04/01/2009

Linguistics Prediction/Warning: "Outliers"

"If you look, in fact, at emergency room statistics, you'll see that more people are admitted every year for non-dog bites than dog-bites—which is to say that when you see a Pit Bull, you should worry as much about being bitten by the person holding the leash than the dog on the other end."

Malcolm Gladwell, who gave us the above masterpiece of statistical reasoning, strikes again: His new book Outliers out now. I've recently browsed a copy of the book, which deals with success. Gladwell uses the term "outliers" for the exceptionally successful. Steve Sailer comments (emphases omitted):
Gladwell chose the word "outliers" for his title because it sounded scientific. He’s vaguely aware that statistical analysts are much concerned with the outliers in their datasets, so it sounds cool to write a book about why people like Bill Gates and the Beatles are successful and call it Outliers.

Of course, the reason statisticians think about outliers a lot is because, to quote Wikipedia, "Statistics derived from data sets that include outliers may be misleading."

For example, say you are a market researcher doing a random survey of consumers for a mutual fund company to determine the average net worth of Americans by different levels of education. You tote up your results and see that the mean wealth of your 100 college dropouts is $500,050,000.

"That’s weird," you say.

You then look at the individual surveys and see that one respondent claimed to have a fortune of fifty billion dollars.

Is he lying? Is he crazy? Or is he Bill Gates? You don’t know. All you know is that he’s an outlier and therefore you aren’t going to use him in your data set. Otherwise, your innumerate pointy-haired boss in the marketing department (who, by the way, loves Malcolm Gladwell) might take your findings as justifying a huge ad campaign aimed at the evidently vastly wealthy dropout market.
To put it a bit more clearly: In standard usage an outlier is a case in which the usual relationship between two or more variables does not hold. For instance, if you have a sample in which the average relationship between a person’s weight and height is described by the formula “weight in kilos equals height in centimetres divided by two”, someone who is 2.20m tall and weighs 200 kilos is an outlier. Someone who is 2.20m tall and weighs 110 kilos is not, despite being exceptionally tall.

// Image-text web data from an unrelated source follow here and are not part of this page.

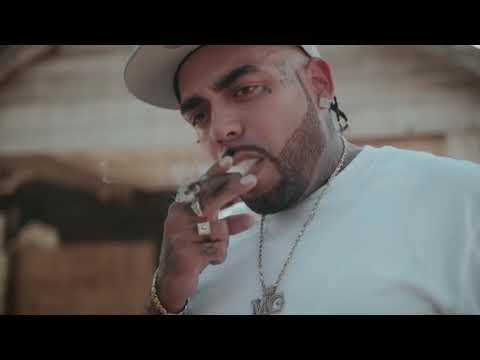 Mo Guns “Like Hoes” ProdBy: LattoMadeThis   Off The Upcoming EP “Friendly Fire”    HeavyMoney!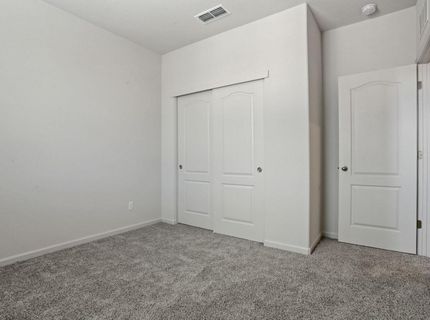 1863 Lateral Ave, Manteca, CA 95337 Photo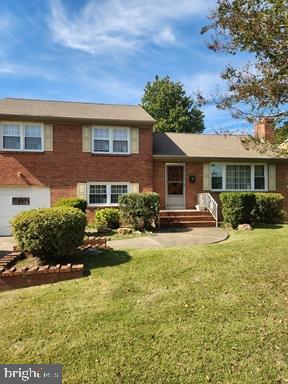 5 Smallwood Ln — photo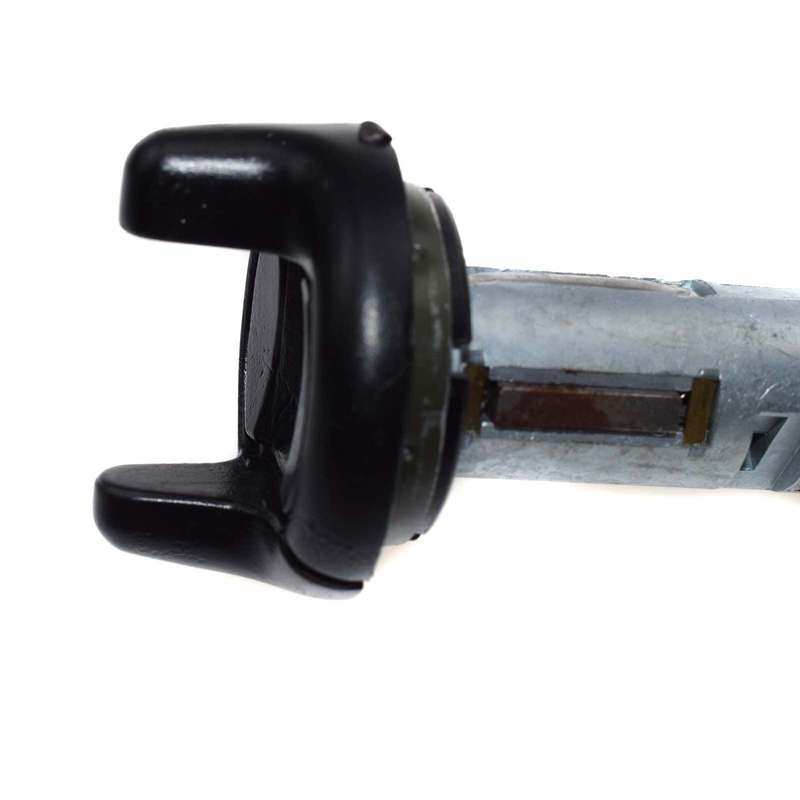 702671 Ignition Key Tumbler Switch Lock Cylinder Repair Kit For Chevy Pickup New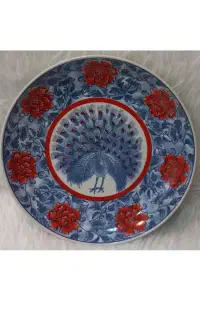 میوه خوری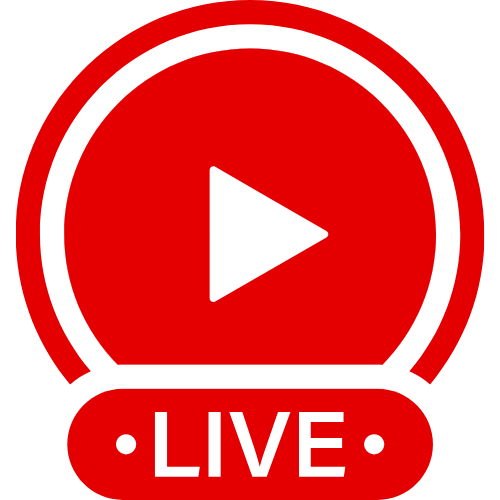 Pakistani Live Sex | Live Webcam Shows & Interactive Adult Entertainment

This, erm, unconventional use of the common statistical term is particularly regrettable because one of Gladwell’s main points – he spends an entire chapter on it – is that the unusually successful are not outliers in the usual sense. He cites a study which shows that (if I remember the numbers correctly) very good classical musicians typically practiced about six hours a day, while the merely good spent four and the not-so-good two hours on practice. He interprets this to mean that the merely and not-so-good musicians could have been very good if only they would have practiced six hours a day. Leaving aside the question whether this interpretation is – pun alert! – sound, his very point is that the very good musicians in the sample are not outliers in the standard sense because the difference between their performance and that of the other artists is explained by the differences in practice. Put differently, the relationship between hours of practice and quality of performance holds for all of the sample (as described by Gladwell), including the particularly good musicians. A very good musician who practiced only two hours a week would be an outlier, but Gladwell’s point is that such a case just isn’t there.

Expect the misuse of the term “outliers” to come to a discussion near you soon.

1 comment:

pj said...

Mmm, there's a bit of a trend (cough) for these populist meta-theories at the moment (Gladwell, Taleb etc) but they are always so data poor and filled with vague tautologies and bits stolen from the work of real researchers that they're utterly unconvincing.

I've not read Gladwell's book but an article of his I read was bafflingly incoherent and empty.